The first one is something worth of a meditation. "Why people is negative about your efforts?" Some people might care about you, wasting your time and making yourself angry, but this is the less likely. Some other people might just want to show how knowledgeful they are, to compete in this game of domestic politics where everyone must show some value to be a worthy member of this society. Then, other people might just be scared of you, since you are proving to think very differently than them, and these people can't stand diversity (these are the same who will burn anyone not sharing their religion a few centuries ago). There could be other reasons, but these are the most probable, in my opinion.

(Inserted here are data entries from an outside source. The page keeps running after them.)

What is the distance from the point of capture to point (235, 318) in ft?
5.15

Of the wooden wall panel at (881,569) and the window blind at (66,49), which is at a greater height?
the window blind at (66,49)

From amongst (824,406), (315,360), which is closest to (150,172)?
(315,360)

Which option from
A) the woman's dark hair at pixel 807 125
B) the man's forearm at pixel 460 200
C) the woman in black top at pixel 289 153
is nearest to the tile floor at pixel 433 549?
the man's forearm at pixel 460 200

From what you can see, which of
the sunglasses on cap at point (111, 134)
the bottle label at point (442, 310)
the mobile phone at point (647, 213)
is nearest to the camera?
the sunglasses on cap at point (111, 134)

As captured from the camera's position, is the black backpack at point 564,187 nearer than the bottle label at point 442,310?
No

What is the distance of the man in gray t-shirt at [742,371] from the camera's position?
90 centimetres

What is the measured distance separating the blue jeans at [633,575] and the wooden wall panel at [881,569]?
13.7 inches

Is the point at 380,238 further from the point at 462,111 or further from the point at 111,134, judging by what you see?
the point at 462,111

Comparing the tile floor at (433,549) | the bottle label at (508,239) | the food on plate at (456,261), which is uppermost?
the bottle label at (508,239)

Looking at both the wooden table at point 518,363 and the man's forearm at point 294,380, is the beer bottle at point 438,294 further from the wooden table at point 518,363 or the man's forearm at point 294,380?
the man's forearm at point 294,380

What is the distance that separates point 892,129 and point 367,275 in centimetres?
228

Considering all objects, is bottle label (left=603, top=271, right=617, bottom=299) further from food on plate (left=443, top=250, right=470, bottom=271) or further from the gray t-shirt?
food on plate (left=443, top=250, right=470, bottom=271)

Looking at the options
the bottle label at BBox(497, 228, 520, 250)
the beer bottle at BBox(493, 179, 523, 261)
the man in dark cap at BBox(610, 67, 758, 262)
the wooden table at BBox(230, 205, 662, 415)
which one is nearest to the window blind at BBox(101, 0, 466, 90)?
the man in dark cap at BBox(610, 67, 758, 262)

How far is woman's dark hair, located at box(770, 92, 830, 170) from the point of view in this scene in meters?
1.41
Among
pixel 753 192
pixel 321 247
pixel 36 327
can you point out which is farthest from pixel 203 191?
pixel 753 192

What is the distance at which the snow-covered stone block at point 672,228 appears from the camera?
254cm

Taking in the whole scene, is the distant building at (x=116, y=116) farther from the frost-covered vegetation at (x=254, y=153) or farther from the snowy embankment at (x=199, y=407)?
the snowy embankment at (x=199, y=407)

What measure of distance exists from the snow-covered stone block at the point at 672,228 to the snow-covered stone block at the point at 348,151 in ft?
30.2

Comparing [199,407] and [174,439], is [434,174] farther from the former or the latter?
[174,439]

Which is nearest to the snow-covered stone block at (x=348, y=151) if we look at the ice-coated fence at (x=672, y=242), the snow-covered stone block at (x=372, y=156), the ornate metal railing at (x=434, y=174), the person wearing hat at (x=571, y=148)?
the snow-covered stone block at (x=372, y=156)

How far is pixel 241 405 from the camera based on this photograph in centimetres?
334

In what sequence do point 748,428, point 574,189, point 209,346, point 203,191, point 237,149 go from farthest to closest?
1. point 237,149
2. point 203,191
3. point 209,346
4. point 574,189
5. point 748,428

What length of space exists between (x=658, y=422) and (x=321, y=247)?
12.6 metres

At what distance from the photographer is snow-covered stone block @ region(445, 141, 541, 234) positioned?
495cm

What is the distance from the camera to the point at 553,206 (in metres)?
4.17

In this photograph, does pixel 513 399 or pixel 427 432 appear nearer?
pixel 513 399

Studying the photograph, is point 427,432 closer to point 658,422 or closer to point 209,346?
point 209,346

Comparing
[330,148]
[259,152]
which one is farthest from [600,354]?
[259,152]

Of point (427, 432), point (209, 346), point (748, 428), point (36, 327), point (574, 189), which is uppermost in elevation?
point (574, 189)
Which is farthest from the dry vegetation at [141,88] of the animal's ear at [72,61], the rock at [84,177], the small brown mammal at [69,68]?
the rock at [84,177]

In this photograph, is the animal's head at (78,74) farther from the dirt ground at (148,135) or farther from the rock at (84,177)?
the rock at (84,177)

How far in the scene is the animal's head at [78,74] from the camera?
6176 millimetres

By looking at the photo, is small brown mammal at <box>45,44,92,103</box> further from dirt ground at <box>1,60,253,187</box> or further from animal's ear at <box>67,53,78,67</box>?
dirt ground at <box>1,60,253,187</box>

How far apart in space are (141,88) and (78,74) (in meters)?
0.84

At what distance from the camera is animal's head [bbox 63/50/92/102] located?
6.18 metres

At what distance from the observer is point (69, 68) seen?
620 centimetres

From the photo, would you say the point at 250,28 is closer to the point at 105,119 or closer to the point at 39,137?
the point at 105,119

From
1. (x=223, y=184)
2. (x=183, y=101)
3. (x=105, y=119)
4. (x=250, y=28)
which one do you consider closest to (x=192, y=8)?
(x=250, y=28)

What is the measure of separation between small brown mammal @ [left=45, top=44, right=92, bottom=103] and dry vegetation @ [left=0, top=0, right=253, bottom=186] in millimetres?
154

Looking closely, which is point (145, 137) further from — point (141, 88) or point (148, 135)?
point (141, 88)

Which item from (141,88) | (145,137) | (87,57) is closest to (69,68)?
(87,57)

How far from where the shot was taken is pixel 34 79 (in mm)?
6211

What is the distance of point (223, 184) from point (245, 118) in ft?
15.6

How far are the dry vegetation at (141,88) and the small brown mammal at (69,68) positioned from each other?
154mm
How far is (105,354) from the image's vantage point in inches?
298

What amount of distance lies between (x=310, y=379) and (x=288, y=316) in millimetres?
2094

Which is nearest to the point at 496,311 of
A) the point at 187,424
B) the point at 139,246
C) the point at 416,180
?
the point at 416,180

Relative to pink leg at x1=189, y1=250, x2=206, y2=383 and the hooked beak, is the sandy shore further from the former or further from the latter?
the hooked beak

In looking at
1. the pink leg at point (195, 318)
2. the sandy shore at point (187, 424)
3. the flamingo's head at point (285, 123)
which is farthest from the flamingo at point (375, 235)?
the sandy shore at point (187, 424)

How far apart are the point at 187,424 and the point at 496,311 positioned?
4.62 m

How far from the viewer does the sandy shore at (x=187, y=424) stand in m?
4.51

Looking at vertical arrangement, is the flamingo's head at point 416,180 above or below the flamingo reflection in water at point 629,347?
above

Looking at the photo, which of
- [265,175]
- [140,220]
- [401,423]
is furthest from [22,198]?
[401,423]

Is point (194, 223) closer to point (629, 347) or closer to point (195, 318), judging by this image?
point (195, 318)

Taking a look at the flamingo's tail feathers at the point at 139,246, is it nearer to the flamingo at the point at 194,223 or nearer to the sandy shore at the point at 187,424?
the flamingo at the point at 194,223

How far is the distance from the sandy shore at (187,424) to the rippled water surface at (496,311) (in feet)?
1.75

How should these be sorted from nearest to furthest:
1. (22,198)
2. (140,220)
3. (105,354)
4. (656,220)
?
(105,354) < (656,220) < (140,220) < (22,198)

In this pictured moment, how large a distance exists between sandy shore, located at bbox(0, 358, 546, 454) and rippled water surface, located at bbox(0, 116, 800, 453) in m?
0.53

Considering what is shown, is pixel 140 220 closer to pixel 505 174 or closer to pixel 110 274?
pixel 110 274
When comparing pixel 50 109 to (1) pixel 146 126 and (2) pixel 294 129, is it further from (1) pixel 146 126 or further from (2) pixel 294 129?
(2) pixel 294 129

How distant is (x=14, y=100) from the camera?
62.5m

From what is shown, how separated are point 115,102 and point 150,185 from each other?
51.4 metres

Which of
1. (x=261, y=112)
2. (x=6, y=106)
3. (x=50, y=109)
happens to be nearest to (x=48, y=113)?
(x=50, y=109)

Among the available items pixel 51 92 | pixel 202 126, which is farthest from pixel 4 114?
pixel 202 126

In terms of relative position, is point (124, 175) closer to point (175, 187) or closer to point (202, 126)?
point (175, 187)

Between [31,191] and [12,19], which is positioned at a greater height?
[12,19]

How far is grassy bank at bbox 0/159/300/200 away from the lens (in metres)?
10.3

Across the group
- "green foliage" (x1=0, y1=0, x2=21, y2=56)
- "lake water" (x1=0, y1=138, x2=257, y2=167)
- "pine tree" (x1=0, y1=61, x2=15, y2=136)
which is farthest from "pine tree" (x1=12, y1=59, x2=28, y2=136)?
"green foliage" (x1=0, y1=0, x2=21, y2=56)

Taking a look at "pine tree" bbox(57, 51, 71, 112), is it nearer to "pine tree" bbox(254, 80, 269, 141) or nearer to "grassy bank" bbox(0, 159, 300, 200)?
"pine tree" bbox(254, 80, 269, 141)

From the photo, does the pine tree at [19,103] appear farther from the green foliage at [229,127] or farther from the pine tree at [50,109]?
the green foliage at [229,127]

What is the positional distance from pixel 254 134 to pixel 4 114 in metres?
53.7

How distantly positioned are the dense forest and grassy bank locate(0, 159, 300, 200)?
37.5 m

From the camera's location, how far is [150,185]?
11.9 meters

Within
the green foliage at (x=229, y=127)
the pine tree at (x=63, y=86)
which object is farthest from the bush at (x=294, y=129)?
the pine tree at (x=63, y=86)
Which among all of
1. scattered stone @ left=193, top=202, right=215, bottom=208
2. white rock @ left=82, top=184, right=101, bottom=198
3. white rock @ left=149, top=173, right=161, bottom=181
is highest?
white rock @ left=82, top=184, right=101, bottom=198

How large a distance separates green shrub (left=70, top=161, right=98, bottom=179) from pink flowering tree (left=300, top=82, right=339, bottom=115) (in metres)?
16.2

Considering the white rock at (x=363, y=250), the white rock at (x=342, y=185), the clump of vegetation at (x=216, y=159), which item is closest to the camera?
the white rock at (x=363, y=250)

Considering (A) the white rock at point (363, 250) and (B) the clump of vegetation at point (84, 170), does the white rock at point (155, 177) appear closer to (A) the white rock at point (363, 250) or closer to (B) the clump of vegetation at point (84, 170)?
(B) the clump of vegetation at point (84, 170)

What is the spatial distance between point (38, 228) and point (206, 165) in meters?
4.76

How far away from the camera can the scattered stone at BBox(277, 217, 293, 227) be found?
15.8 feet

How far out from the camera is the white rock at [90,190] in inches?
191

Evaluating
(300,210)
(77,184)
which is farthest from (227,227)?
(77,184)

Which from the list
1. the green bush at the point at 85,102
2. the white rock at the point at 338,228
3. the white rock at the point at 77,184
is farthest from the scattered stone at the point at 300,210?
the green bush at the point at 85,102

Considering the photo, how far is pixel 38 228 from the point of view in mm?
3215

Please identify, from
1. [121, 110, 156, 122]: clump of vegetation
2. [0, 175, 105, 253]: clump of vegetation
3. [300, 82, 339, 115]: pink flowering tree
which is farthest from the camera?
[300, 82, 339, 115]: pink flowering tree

About your other questions, you've been offered good advice, I think. Many of us love to give advice, and here goes mine:
Every land is unique. You have to observe it carefully to learn about what can be done and what not. If you want to plant pear sapplings, look at what pear sapplings need to thrive, look at what your land is offering to the sapplings, and then think what you can do to make a difference. Of course, pears are not desert fruit trees. But pears can endure mediterranean climate. Maybe you can develop a desert variety from a variety that is adapted to extremely dry mediterranean climate. Still, you will need to work on your microclimates to achieve that extreme mediterranean climate, closing the gap. Irrigation, shades, heat storages and wind breaks are tools for building microclimates. If you don't want to work like a mule in the future, try to create your microclimates in a way that are self-sustainable. For example, using water retention structures you will make better use of the little water you might receive, and it's much better if your plants get the water directly from your water retention structure rather than depending on you for watering.
You will be introducing a species from a very different ecosystem, so your desert ecosystem might reject it in the first attempts. If you want your pears to thrive, they need something more than a proper microclimate, they need a supporting ecosystem. Without a proper diversity of thorny, poisonous, smelly and other ugly plants, and also dangerous animals your lovely pears might not have a chance.